Compared with never-exposed children, exposure to prenatal antibiotics increased the odds of childhood asthma by 23% after adjusting for covariates (adjusted odds ratio [aOR], 1.23; 95% confidence interval [CI], 1.18 to 1.28). Prenatal antibiotic exposure was also associated dose-dependently with increased odds of childhood asthma (aOR for an interquartile increase of 2 courses [0, 2], 1.26; 95% CI, 1.20 to 1.33).

Among children exposed to at least one course in utero, the effect of timing at the first course was moderated by total maternal courses. Among women receiving a single antibiotic course, the timing of exposure had no effect on childhood asthma risk. Among women receiving more than one course, early exposure of the first course was associated with greater childhood asthma risk. Compared with the use of narrow-spectrum antibiotics only, broad-spectrum-only antibiotic exposure was associated with increased odds of asthma (aOR: 1.14; 95% CI, 1.05 to 1.24).

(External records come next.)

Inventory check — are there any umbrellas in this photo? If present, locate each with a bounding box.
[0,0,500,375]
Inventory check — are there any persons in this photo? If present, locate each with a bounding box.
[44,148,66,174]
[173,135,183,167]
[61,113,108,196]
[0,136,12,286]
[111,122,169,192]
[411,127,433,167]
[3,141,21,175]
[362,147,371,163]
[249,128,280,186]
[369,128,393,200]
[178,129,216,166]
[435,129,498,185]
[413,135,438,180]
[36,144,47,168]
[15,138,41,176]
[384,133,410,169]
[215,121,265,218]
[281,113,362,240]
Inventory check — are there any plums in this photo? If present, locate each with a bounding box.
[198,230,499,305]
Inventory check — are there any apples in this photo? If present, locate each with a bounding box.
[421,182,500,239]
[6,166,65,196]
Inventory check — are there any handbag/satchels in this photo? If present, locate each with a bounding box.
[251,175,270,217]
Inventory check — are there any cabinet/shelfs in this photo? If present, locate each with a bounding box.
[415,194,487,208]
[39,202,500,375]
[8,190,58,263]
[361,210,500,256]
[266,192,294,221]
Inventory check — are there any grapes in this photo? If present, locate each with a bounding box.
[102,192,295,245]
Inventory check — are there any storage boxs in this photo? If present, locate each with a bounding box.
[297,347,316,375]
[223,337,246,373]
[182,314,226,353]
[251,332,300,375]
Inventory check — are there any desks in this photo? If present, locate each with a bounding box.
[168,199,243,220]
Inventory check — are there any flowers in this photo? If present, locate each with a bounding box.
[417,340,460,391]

Although children with asthmatic mothers were more likely to be prenatally exposed to antibiotics, the number of courses and timing of the first course was not significantly associated with childhood asthma development. The significant dose-dependent relationship between the number of prenatal antibiotic courses and childhood asthma persisted only in children whose mothers did not have asthma, as did the significant timing effect of first prenatal antibiotic exposure on childhood asthma.